* What you have to do
Take the line that contains "Cryogenic Star Tracking" and each line after it in the material below, and transcribe them exactly, stopping at the end.

* Supplied material
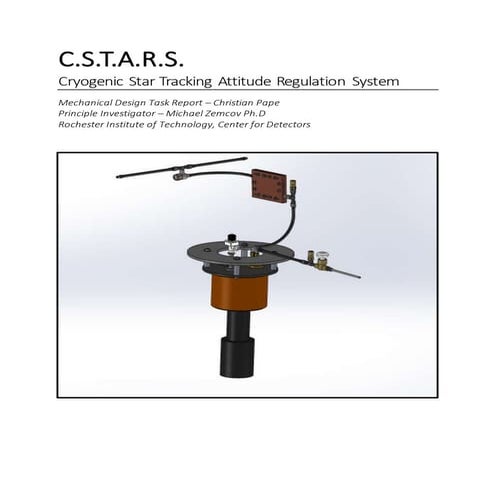 C.S.T.A.R.S.
Cryogenic Star Tracking Attitude Regulation System

Mechanical Design Task Report – Christian Pape
Principle Investigator – Michael Zemcov Ph.D
Rochester Institute of Technology, Center for Detectors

* Finished task
Cryogenic Star Tracking Attitude Regulation System

Mechanical Design Task Report – Christian Pape
Principle Investigator – Michael Zemcov Ph.D
Rochester Institute of Technology, Center for Detectors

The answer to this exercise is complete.